§ **What the task asks**
Reproduce the listing verbatim, beginning at its first line and stopping after the line that contains "288 centimetres".
------ Information provided ------
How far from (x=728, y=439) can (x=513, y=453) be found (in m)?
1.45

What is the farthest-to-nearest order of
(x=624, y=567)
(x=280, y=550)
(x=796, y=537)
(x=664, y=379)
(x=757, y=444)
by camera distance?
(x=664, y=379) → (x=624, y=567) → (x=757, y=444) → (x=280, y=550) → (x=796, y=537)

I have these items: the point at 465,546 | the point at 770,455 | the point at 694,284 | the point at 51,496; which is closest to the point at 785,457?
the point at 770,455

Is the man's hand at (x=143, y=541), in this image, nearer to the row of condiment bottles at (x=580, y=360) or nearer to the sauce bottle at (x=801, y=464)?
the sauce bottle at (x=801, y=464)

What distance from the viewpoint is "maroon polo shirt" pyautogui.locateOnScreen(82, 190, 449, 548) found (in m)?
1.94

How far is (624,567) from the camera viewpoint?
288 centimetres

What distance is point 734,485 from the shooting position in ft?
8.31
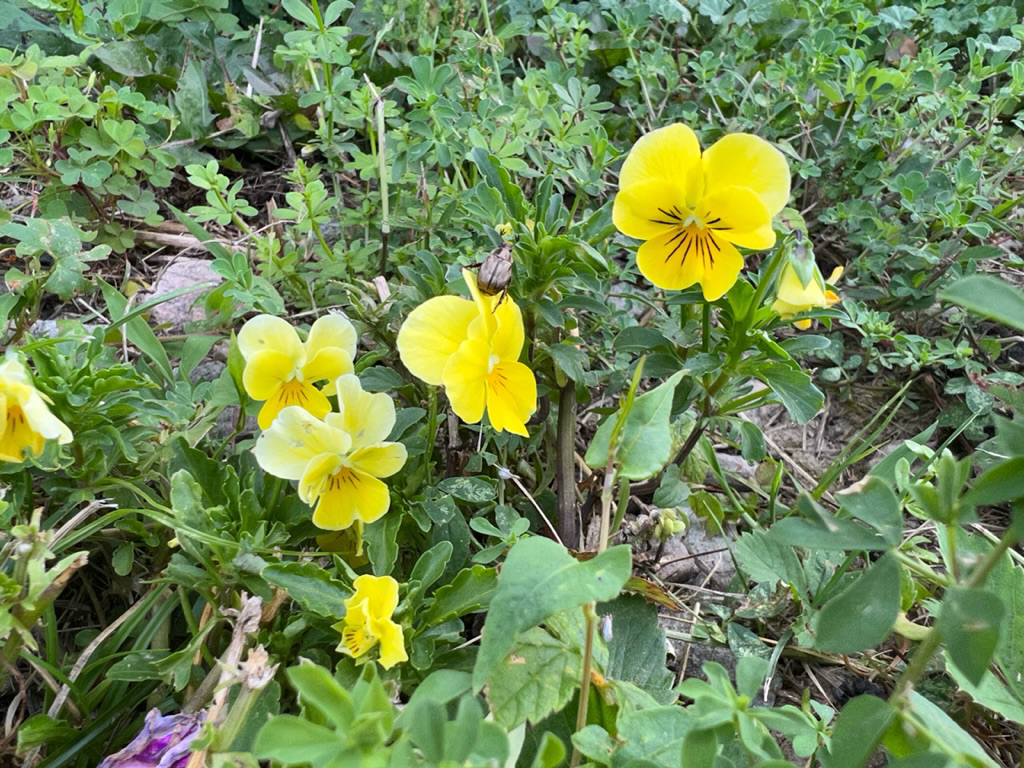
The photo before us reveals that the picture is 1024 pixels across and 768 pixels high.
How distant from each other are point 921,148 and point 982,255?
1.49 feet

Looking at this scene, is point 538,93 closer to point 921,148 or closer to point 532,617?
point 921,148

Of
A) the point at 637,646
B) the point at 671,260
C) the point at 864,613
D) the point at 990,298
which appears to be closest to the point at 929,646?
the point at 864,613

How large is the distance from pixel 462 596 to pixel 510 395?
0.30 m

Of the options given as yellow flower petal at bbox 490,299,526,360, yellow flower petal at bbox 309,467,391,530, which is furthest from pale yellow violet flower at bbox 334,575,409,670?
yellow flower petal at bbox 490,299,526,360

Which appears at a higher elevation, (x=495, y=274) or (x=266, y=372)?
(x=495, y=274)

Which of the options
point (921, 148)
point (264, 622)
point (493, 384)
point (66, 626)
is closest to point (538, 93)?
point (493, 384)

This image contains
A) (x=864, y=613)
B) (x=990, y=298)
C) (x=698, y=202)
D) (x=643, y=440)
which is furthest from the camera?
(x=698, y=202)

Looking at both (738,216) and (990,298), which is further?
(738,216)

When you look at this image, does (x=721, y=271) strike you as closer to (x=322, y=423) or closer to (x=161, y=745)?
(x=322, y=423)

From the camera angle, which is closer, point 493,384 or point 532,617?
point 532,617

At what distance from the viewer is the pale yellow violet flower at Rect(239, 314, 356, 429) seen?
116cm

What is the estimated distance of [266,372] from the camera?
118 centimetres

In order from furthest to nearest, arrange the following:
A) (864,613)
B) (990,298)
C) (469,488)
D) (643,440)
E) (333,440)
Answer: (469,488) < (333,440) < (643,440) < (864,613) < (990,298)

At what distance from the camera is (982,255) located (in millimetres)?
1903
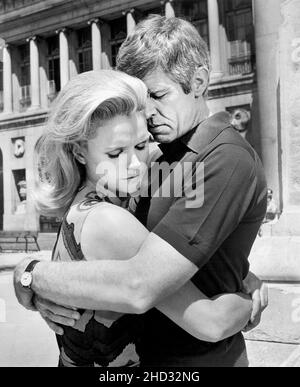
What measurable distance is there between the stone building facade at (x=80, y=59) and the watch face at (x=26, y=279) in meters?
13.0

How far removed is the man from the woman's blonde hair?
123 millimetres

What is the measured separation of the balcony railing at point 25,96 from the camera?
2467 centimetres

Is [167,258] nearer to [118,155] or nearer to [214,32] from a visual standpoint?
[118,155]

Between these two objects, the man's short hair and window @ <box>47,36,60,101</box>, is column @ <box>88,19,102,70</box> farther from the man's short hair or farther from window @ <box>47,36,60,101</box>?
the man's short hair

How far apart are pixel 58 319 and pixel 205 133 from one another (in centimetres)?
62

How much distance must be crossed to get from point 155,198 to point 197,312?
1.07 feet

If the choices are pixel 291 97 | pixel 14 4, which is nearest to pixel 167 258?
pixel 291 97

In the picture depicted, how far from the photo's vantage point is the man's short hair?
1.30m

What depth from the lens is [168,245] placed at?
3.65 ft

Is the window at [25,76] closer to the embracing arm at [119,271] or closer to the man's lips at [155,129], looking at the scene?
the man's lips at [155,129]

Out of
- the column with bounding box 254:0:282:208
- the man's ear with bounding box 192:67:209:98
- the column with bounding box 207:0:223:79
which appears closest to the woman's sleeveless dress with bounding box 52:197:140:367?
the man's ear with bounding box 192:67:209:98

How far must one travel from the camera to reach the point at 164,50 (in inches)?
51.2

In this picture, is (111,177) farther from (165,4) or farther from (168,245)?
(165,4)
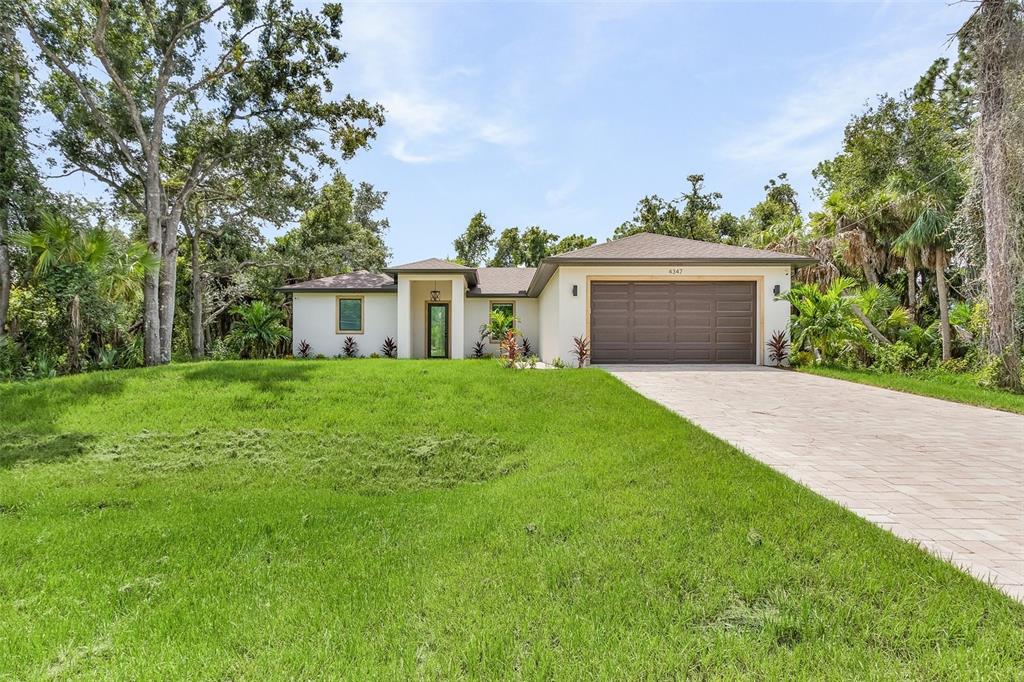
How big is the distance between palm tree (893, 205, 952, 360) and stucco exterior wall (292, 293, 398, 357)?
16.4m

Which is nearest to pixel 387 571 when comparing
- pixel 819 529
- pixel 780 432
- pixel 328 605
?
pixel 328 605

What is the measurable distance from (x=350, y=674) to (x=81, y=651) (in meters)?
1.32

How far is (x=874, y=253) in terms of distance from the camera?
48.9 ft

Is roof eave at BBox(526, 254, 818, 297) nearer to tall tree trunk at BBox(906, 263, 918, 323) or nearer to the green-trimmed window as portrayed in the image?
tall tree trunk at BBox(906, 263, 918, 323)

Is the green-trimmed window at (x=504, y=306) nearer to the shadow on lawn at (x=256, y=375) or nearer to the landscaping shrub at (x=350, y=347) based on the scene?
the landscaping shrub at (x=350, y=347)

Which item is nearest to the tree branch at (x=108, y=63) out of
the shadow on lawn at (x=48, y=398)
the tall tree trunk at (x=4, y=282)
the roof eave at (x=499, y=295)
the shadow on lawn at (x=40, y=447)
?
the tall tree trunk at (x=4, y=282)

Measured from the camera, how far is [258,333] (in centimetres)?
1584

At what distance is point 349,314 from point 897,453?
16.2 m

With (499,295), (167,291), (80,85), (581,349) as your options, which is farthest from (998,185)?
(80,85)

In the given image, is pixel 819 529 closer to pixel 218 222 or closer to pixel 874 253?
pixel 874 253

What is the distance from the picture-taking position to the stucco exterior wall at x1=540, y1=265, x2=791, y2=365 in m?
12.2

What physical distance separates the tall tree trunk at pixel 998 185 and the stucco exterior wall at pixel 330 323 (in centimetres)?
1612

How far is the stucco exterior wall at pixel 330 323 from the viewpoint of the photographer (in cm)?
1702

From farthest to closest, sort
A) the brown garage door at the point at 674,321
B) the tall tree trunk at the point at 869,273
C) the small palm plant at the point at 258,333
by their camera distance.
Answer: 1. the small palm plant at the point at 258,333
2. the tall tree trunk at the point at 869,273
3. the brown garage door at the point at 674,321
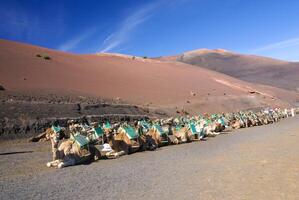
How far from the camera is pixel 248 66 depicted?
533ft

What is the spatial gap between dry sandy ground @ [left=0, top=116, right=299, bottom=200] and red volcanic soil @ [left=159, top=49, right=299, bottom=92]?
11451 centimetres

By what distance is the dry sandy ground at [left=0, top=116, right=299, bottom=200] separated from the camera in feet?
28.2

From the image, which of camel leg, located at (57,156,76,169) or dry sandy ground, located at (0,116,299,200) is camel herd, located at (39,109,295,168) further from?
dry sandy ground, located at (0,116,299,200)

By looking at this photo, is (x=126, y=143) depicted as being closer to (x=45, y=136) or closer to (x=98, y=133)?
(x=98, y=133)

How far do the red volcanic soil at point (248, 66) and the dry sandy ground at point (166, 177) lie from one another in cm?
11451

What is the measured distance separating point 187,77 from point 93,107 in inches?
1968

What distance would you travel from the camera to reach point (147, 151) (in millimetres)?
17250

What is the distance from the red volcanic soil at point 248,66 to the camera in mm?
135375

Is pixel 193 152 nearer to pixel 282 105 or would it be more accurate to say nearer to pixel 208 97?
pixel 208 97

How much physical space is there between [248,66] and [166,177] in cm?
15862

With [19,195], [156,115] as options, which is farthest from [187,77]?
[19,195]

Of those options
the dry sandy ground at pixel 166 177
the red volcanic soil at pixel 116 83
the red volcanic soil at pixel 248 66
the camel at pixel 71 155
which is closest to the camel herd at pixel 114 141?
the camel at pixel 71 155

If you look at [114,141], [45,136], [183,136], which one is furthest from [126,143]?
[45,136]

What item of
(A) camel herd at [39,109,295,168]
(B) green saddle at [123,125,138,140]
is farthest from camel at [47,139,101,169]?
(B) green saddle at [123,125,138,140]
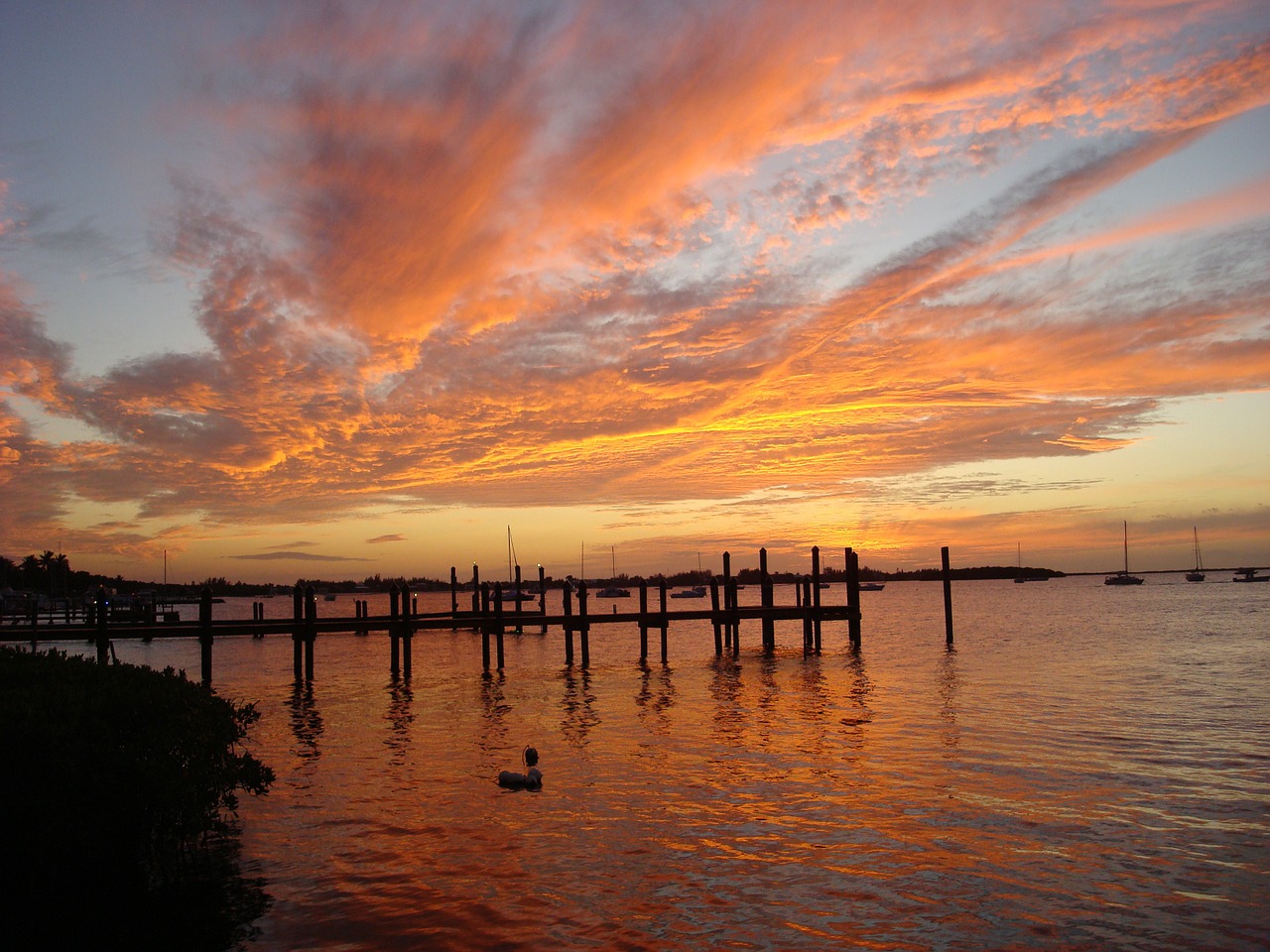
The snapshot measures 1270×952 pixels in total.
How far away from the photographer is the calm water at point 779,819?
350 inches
------
§ **Response below**
How far from (x=728, y=439) can (x=513, y=453) be found (in m)?
1.45

What is the farthest-to-nearest order of
(x=624, y=567)
(x=280, y=550)
(x=796, y=537)
(x=664, y=379)
(x=757, y=444)
by camera distance?
(x=664, y=379) → (x=624, y=567) → (x=757, y=444) → (x=280, y=550) → (x=796, y=537)

I have these items: the point at 465,546 | the point at 770,455 | the point at 694,284 | the point at 51,496; which is closest to the point at 785,457?
the point at 770,455

Is the man's hand at (x=143, y=541), in this image, nearer to the row of condiment bottles at (x=580, y=360) or nearer to the sauce bottle at (x=801, y=464)?
the sauce bottle at (x=801, y=464)

What distance from the viewpoint is "maroon polo shirt" pyautogui.locateOnScreen(82, 190, 449, 548) found (in m)?
1.94

How far is (624,567) from the camera viewpoint?
288 centimetres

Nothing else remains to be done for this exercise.